RECORDS SUPPLIED
-------
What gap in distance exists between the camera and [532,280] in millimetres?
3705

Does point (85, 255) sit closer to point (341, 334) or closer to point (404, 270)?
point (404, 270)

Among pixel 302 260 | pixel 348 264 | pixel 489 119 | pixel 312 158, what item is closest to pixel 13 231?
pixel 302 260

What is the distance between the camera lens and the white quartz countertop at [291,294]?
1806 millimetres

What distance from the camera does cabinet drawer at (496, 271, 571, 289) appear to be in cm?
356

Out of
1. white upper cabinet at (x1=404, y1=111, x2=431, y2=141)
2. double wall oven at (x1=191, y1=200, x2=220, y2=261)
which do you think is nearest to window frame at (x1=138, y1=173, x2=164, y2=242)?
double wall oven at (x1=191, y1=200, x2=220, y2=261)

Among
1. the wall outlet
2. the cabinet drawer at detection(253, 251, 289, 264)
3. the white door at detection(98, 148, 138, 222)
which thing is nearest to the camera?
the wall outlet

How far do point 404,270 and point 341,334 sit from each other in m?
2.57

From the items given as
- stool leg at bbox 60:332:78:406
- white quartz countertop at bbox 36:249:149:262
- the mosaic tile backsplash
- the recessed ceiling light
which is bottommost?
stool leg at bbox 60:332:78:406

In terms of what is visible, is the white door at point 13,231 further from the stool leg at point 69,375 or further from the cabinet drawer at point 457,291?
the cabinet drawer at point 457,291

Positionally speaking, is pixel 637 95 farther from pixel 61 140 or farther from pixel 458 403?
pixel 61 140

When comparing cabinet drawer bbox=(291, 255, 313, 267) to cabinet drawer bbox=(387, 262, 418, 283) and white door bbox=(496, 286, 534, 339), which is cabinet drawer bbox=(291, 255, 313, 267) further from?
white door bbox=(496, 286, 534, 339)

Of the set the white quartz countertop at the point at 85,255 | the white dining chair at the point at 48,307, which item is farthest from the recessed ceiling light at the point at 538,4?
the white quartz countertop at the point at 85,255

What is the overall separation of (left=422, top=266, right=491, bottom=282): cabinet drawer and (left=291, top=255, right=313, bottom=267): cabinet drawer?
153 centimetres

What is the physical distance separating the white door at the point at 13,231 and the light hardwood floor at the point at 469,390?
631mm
-------
AIM OF THE TASK
Recast the rows above as a two-column CSV with the columns request and reply, one line for each row, putting its text and its answer each in one quoted field and turning line breaks into spaces.

THE RESULT
request,reply
"What gap in distance exists between the camera and [532,280] in millimetres?","3705"
"Does point (85, 255) sit closer to point (341, 334) or closer to point (404, 270)?","point (404, 270)"
"Among pixel 302 260 | pixel 348 264 | pixel 489 119 | pixel 312 158, what item is closest to pixel 13 231?","pixel 302 260"
"What is the distance between the camera lens and the white quartz countertop at [291,294]?","1806 millimetres"
"What distance from the camera does cabinet drawer at (496, 271, 571, 289) appear to be in cm?","356"
"Out of 1. white upper cabinet at (x1=404, y1=111, x2=431, y2=141) 2. double wall oven at (x1=191, y1=200, x2=220, y2=261) which do you think is nearest to window frame at (x1=138, y1=173, x2=164, y2=242)?","double wall oven at (x1=191, y1=200, x2=220, y2=261)"
"Among 1. the wall outlet 2. the cabinet drawer at detection(253, 251, 289, 264) 3. the white door at detection(98, 148, 138, 222) which thing is nearest to the camera?","the wall outlet"
"How far do point 404,270 and point 341,334 sit from each other in m?","2.57"
"From the items given as - stool leg at bbox 60:332:78:406 - white quartz countertop at bbox 36:249:149:262 - the mosaic tile backsplash - the recessed ceiling light which is bottommost?","stool leg at bbox 60:332:78:406"
"In terms of what is visible, is the white door at point 13,231 further from the stool leg at point 69,375 or further from the cabinet drawer at point 457,291?","the cabinet drawer at point 457,291"
"Positionally speaking, is pixel 637 95 farther from pixel 61 140 or farther from pixel 458 403?","pixel 61 140"
"When comparing cabinet drawer bbox=(291, 255, 313, 267) to cabinet drawer bbox=(387, 262, 418, 283) and white door bbox=(496, 286, 534, 339), which is cabinet drawer bbox=(291, 255, 313, 267) further from?","white door bbox=(496, 286, 534, 339)"
"Of the set the white quartz countertop at the point at 85,255 | the white dining chair at the point at 48,307, which item is farthest from the recessed ceiling light at the point at 538,4?","the white quartz countertop at the point at 85,255"
"What is the overall separation of (left=422, top=266, right=491, bottom=282): cabinet drawer and (left=291, top=255, right=313, bottom=267): cabinet drawer?","153 centimetres"
"What is the physical distance separating the white door at the point at 13,231 and the light hardwood floor at the point at 469,390?","631mm"